What the task asks: Turn the part of the entries that opens with the line containing "Is (x=680, y=623)" and closes with the line containing "2.01 metres" into a two-column CSV with the headers input and output. Give one row per entry, putting its text and its answer each in a single quoted field with line breaks changed to spaces.

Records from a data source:
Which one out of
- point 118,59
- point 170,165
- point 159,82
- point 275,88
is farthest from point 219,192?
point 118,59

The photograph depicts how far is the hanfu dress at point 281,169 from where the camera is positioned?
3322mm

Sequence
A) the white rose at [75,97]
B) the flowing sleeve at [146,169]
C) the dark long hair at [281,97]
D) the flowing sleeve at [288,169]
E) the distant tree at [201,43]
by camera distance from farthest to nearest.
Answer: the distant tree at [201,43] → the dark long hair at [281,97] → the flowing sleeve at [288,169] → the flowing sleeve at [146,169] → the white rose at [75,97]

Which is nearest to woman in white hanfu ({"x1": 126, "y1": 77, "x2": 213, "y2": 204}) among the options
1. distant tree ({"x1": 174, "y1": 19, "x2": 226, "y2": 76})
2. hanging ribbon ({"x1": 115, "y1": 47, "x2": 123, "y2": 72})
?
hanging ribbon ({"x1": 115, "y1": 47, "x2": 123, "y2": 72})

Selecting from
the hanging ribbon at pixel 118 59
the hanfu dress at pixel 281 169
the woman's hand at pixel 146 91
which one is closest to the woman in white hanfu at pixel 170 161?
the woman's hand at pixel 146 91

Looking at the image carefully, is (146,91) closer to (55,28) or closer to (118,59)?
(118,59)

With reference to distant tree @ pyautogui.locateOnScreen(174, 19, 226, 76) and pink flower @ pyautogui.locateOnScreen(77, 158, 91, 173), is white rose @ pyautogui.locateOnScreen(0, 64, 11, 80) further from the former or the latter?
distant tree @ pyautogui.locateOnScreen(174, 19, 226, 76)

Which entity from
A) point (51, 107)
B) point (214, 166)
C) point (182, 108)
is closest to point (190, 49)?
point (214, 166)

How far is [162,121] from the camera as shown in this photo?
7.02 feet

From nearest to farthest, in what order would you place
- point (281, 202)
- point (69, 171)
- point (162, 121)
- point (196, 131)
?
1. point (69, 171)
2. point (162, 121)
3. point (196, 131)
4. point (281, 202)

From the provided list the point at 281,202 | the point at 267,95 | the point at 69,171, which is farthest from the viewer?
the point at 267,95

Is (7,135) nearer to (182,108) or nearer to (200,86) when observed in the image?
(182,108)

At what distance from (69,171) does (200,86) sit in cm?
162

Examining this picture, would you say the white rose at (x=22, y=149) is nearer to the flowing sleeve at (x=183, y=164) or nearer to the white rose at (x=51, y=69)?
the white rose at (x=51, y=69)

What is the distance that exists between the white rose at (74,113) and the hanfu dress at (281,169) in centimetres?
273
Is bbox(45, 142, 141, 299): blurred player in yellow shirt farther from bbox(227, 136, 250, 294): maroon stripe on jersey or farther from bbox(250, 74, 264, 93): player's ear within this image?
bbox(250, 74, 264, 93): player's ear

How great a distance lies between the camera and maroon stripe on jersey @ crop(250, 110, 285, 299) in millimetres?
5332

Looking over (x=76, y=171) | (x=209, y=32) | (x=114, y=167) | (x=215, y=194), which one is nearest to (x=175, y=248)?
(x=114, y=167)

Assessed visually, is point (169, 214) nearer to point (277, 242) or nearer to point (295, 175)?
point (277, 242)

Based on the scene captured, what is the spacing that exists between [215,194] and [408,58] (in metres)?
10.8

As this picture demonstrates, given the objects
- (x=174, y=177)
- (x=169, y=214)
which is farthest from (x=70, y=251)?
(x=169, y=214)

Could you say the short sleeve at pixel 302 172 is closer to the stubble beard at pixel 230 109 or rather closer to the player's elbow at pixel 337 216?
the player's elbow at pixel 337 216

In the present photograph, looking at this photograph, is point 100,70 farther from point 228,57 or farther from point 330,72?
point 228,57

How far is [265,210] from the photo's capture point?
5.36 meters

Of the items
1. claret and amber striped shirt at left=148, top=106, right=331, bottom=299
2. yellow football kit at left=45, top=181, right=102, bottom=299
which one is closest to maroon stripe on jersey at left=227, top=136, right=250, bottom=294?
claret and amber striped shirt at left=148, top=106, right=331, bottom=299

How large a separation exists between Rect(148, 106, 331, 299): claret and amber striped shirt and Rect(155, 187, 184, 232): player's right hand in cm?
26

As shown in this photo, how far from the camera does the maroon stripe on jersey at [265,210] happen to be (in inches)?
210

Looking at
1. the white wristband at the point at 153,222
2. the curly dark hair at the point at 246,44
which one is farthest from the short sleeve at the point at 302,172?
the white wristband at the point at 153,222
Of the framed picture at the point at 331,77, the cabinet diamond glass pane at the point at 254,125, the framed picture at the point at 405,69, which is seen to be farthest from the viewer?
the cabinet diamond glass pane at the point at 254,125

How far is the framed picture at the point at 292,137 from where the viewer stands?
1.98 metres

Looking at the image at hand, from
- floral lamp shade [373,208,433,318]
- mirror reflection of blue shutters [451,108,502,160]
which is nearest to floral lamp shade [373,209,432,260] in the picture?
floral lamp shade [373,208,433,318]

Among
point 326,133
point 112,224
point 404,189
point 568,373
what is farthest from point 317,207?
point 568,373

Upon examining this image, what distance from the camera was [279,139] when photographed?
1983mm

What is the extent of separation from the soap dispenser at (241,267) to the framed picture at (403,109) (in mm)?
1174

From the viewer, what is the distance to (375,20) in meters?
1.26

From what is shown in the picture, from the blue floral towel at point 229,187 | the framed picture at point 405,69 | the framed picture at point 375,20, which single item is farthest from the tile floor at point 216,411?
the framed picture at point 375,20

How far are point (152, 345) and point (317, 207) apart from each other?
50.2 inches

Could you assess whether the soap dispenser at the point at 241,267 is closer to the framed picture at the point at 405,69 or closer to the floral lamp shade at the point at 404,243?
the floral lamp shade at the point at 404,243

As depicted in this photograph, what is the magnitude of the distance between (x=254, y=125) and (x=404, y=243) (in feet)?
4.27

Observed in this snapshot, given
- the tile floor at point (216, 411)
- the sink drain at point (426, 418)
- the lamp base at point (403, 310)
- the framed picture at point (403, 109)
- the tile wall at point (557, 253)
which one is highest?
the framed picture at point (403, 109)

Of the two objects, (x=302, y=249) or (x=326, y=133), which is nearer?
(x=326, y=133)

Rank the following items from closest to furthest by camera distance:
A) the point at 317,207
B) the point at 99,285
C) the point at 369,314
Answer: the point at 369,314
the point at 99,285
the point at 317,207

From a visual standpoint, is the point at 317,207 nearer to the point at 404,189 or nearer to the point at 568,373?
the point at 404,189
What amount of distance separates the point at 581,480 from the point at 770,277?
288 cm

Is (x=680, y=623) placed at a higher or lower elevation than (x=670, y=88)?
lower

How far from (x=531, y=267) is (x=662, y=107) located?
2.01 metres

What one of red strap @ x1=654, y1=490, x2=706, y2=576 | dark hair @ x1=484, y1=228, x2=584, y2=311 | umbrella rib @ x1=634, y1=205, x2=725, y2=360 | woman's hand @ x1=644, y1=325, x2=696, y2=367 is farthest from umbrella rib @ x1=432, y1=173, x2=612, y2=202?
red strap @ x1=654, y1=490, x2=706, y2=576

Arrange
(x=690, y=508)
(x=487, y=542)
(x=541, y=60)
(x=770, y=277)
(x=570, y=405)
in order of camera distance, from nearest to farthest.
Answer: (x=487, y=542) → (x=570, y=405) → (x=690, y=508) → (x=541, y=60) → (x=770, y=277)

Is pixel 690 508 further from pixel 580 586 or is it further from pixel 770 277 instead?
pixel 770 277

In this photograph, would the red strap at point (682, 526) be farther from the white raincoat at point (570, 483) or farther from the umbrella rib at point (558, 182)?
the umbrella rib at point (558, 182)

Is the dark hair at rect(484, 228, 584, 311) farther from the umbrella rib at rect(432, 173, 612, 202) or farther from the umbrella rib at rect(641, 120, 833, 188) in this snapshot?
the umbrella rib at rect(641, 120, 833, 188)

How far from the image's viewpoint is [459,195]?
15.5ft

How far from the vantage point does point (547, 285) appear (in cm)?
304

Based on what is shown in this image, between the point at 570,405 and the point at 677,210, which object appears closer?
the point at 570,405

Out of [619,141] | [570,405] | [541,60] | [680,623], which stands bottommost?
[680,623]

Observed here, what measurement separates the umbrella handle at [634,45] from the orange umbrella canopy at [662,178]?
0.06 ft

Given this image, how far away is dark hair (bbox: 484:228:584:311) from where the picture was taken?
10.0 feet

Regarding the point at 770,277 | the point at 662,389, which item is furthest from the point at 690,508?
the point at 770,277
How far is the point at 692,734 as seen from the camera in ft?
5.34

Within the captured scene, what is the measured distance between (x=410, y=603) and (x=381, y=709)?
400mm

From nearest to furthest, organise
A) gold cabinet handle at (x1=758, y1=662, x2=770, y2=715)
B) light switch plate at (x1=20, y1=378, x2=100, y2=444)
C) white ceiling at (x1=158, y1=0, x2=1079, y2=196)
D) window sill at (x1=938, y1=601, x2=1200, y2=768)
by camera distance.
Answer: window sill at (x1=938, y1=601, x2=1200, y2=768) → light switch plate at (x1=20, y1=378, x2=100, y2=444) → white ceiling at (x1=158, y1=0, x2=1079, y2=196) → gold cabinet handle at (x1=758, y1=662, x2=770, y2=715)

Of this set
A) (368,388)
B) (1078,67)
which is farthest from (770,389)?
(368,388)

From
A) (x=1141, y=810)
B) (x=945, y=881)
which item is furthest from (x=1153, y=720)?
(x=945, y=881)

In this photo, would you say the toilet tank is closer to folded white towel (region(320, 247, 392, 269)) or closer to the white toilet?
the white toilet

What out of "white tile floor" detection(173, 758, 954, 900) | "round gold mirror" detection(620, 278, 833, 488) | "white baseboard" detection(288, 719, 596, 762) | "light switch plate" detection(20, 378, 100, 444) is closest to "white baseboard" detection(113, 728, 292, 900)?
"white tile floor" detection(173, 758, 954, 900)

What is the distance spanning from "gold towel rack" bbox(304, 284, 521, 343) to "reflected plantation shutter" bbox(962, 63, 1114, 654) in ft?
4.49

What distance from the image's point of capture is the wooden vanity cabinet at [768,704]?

Answer to the task:
input,output
"Is (x=680, y=623) placed at a higher or lower elevation than (x=670, y=88)?","lower"
"How far from (x=531, y=267) is (x=662, y=107) located?","2.01 metres"